A fading star...

Dec 09, 2010 18:29

I learned on Tuesday of this week that my 92 year old paternal Grandmother was in the hospital. She wasn't feeling well, and went in to be checked up on.

I'll spare the details, but it's advanced ovarian cancer, fully metastasized with total abdominal involvement.

Her prognosis is terminal, and she is projected to pass on in approximately three to six months time.

I know she has had a long run of it, and I know she has lived a life she has enjoyed.
Some of my earliest memories are of her, and I remember her from 35 years ago when she visited us in Bellingham, Massachusetts. I remember her telling me of her childhood, and when she lived in India and it was still a British colony. I recall her telling me of when she used to climb trees with a pair of binoculars in World War 2 to report Japanese plane formations to the Allied Regional Command.
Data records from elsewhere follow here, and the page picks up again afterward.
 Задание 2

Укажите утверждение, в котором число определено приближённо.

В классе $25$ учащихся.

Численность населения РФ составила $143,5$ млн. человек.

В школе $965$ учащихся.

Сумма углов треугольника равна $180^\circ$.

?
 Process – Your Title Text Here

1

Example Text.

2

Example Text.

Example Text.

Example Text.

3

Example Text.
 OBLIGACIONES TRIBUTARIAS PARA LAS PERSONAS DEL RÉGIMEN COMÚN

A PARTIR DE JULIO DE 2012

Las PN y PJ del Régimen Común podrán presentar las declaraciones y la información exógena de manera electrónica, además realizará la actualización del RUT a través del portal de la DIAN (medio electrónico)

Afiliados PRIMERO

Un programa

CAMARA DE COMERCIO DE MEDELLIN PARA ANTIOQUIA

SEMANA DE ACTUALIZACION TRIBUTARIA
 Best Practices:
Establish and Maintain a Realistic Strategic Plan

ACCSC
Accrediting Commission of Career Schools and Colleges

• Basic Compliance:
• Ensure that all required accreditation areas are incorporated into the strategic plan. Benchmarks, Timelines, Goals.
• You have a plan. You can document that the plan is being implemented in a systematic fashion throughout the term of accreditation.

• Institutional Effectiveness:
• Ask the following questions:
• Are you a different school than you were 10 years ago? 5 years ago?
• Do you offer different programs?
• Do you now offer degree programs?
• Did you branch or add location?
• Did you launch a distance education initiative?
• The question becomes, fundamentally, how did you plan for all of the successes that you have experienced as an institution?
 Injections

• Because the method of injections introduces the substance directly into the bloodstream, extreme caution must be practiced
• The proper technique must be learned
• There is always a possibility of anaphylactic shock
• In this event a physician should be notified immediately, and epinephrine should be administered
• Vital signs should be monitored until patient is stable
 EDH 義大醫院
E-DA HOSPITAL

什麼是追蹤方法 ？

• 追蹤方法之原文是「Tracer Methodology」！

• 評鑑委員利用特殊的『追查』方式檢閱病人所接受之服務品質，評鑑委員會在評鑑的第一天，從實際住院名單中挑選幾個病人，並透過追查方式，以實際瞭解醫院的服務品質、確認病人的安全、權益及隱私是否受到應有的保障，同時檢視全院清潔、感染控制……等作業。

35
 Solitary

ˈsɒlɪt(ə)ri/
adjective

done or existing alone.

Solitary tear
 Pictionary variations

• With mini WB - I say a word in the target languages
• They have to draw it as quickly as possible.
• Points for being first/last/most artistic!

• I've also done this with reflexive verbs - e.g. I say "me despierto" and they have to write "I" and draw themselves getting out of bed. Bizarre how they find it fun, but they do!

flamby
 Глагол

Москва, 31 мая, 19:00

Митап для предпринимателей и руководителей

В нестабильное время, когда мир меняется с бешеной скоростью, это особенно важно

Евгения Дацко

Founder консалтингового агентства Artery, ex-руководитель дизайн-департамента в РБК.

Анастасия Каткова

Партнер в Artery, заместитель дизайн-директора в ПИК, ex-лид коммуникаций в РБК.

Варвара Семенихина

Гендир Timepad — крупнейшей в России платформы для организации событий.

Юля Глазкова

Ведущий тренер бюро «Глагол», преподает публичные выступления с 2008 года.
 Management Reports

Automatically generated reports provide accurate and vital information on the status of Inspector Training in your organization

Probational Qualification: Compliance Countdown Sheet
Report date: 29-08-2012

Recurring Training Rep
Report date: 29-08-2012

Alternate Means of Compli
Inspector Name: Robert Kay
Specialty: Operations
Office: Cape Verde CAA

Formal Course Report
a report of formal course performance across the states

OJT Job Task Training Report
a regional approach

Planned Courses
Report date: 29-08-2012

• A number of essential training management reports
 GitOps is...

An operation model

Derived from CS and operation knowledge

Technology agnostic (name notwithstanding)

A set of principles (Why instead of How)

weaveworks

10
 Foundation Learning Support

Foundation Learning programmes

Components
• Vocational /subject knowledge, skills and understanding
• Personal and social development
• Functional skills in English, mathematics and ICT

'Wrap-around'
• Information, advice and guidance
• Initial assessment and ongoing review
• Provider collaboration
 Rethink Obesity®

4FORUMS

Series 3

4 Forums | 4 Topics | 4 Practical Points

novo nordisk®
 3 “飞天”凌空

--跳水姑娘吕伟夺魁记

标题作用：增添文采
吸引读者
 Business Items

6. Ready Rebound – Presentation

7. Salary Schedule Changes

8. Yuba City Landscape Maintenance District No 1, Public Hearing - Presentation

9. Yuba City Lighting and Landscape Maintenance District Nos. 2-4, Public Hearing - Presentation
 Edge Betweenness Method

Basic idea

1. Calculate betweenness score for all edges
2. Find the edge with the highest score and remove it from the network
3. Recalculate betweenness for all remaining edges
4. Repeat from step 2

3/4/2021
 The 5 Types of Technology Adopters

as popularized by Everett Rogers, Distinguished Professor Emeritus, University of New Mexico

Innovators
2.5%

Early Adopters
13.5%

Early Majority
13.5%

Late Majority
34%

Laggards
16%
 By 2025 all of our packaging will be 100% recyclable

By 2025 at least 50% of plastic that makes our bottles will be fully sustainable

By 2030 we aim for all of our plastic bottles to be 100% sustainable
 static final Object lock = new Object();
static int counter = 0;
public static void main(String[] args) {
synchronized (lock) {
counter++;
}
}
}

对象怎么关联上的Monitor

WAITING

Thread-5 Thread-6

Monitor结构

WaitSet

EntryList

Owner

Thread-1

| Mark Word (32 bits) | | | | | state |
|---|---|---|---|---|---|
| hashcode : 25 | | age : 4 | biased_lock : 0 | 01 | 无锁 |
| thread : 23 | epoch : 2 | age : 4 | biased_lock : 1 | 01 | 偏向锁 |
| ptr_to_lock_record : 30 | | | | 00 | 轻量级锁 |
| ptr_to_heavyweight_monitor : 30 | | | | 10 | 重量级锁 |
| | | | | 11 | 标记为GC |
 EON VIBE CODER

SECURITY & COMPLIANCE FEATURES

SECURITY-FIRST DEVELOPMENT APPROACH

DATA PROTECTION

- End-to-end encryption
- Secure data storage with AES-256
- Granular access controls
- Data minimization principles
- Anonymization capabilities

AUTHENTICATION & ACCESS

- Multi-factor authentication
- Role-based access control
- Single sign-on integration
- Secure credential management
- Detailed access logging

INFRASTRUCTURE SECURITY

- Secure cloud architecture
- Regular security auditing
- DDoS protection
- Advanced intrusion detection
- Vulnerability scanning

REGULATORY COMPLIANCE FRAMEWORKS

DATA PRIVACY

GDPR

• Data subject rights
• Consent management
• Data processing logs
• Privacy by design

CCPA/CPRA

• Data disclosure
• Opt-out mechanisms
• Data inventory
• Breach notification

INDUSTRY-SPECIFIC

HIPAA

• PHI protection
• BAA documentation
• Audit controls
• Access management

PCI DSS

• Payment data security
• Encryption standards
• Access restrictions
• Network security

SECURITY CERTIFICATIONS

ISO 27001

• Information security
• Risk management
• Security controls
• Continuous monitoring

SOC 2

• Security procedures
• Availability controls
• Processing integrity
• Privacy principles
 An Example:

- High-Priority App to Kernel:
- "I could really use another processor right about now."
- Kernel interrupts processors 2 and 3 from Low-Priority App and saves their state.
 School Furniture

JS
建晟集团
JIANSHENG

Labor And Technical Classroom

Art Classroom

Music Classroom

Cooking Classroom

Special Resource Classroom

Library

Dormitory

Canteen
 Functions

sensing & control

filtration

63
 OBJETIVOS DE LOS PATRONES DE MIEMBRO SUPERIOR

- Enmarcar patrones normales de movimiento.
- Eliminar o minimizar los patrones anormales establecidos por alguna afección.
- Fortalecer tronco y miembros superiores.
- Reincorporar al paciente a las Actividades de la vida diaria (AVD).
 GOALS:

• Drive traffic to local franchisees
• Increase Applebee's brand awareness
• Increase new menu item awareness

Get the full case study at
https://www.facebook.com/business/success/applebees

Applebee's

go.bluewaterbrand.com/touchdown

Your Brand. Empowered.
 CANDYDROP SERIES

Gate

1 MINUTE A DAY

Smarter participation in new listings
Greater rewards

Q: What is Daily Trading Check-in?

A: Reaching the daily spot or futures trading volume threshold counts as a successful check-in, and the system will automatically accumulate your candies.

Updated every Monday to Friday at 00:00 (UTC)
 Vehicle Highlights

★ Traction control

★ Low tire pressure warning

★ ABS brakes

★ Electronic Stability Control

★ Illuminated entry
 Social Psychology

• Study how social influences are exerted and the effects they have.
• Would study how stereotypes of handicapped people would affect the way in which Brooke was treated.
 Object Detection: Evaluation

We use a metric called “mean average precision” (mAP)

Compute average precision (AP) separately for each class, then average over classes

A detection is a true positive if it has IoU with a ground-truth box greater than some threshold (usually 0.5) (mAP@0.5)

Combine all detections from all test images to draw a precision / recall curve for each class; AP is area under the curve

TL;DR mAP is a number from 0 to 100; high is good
While I know she has made peace with this, and that she is ready to go..

I find myself wanting to walk that path first. I want to clear the way for her, and to make sure she gets where she needs to go. I do not want her to be alone. I want to clear the path of obstructions, so that she can walk it with ease and comfort.

I know this does not make sense, what I just wrote. But now is not a time to make sense. Now is a time to feel, and what I wrote is what I feel.

At least we know it is coming, and coming soon. I've called her, and she still sounds like her old self, the self I remember from 35 years ago. I pray that her time will be in comfort, and that her passing will be in peace.

My family and I, we will supply the love. I love you, Gramma.